• **Exercise**:
Copy every record exactly, leaving the pictures out.

• **Dataset entries**:
• • • • • • •

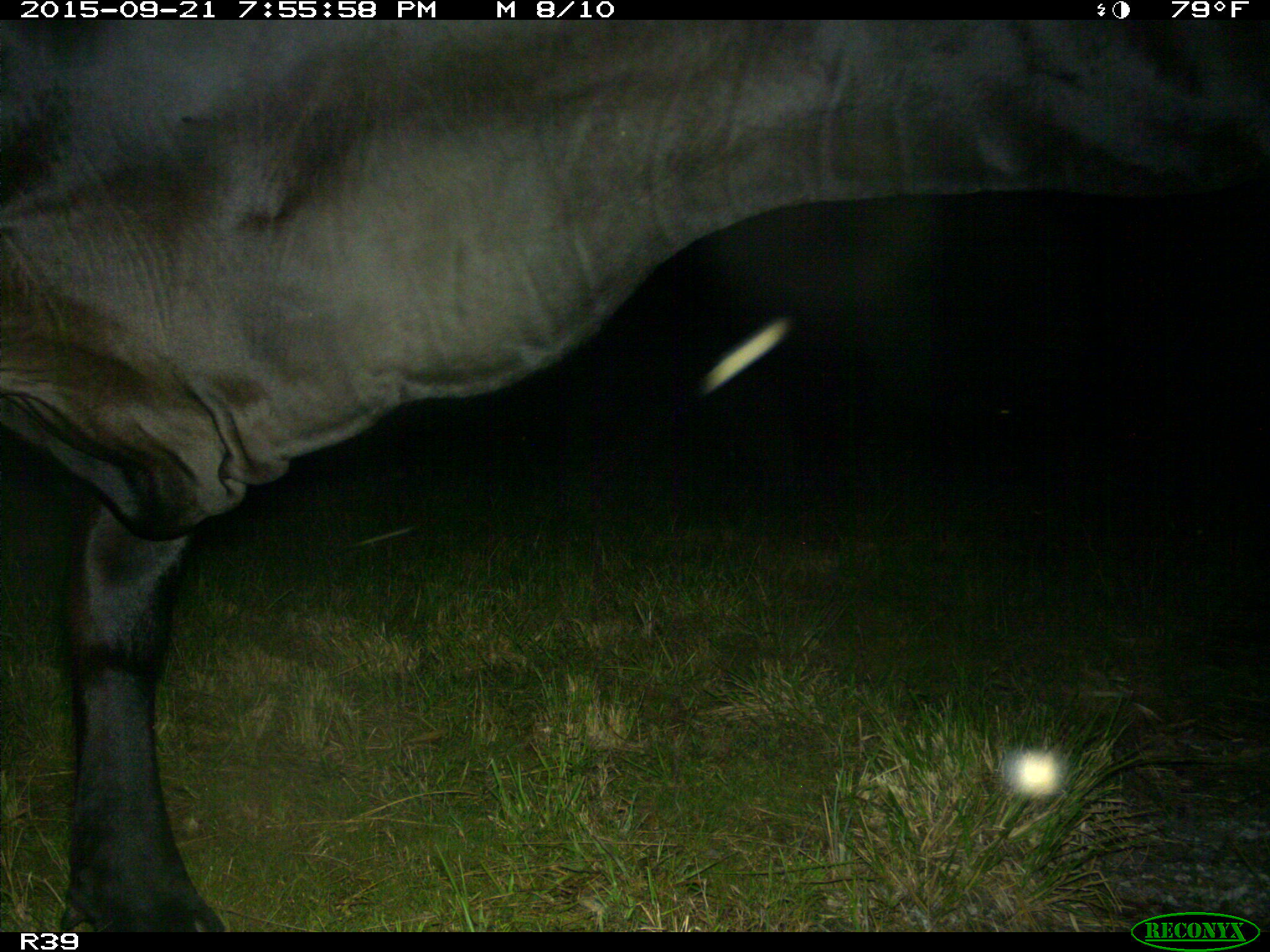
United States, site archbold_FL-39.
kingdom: Animalia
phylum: Chordata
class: Mammalia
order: Artiodactyla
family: Bovidae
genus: Bos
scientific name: Bos taurus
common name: domestic cow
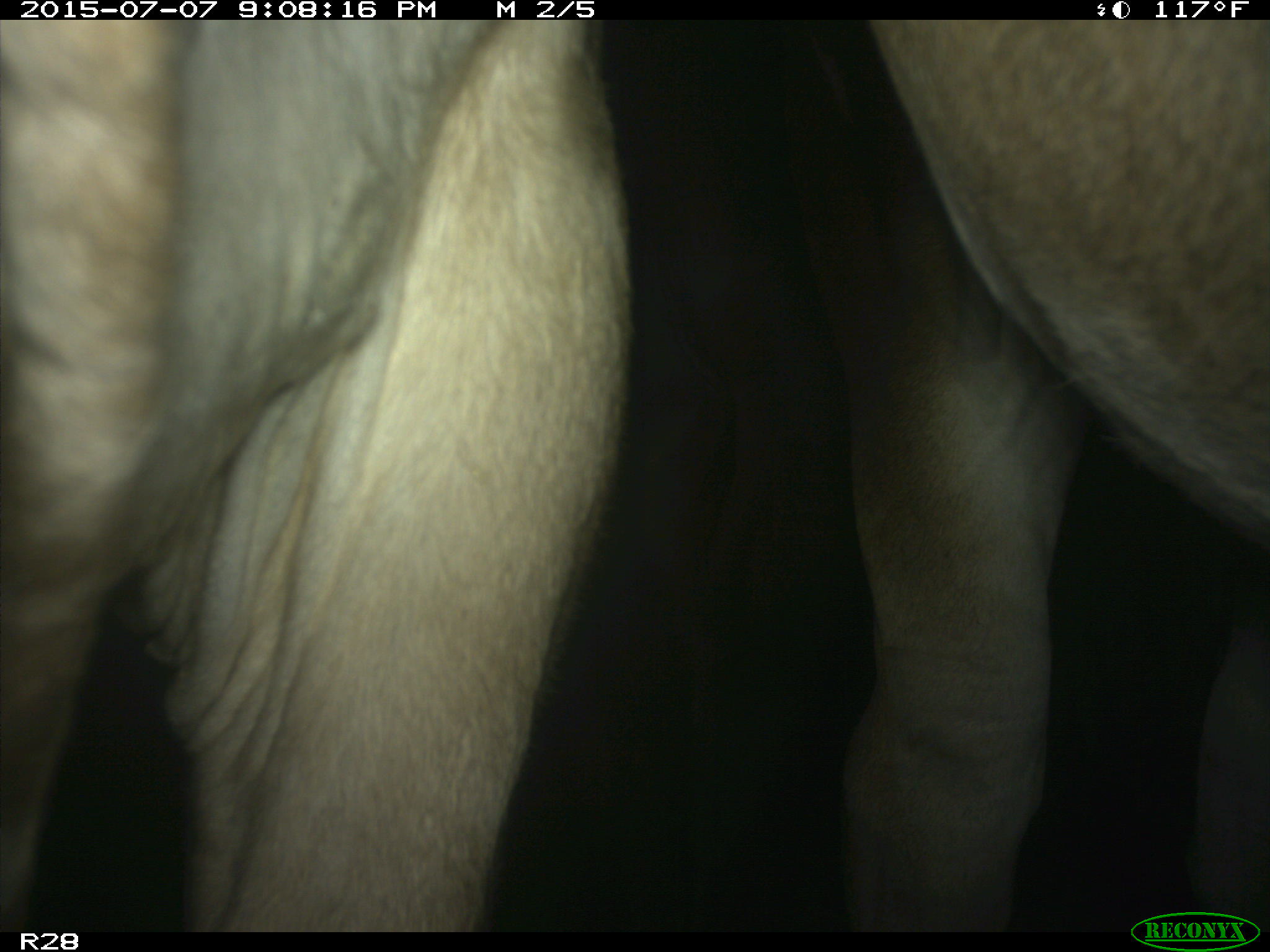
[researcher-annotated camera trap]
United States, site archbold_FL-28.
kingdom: Animalia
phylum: Chordata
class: Mammalia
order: Artiodactyla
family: Bovidae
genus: Bos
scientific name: Bos taurus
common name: domestic cow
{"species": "Bos taurus (domestic cow)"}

• • • • • • •

• **Result for this task**:
United States, site archbold_FL-39.
kingdom: Animalia
phylum: Chordata
class: Mammalia
order: Artiodactyla
family: Bovidae
genus: Bos
scientific name: Bos taurus
common name: domestic cow
[researcher-annotated camera trap]
United States, site archbold_FL-28.
kingdom: Animalia
phylum: Chordata
class: Mammalia
order: Artiodactyla
family: Bovidae
genus: Bos
scientific name: Bos taurus
common name: domestic cow
{"species": "Bos taurus (domestic cow)"}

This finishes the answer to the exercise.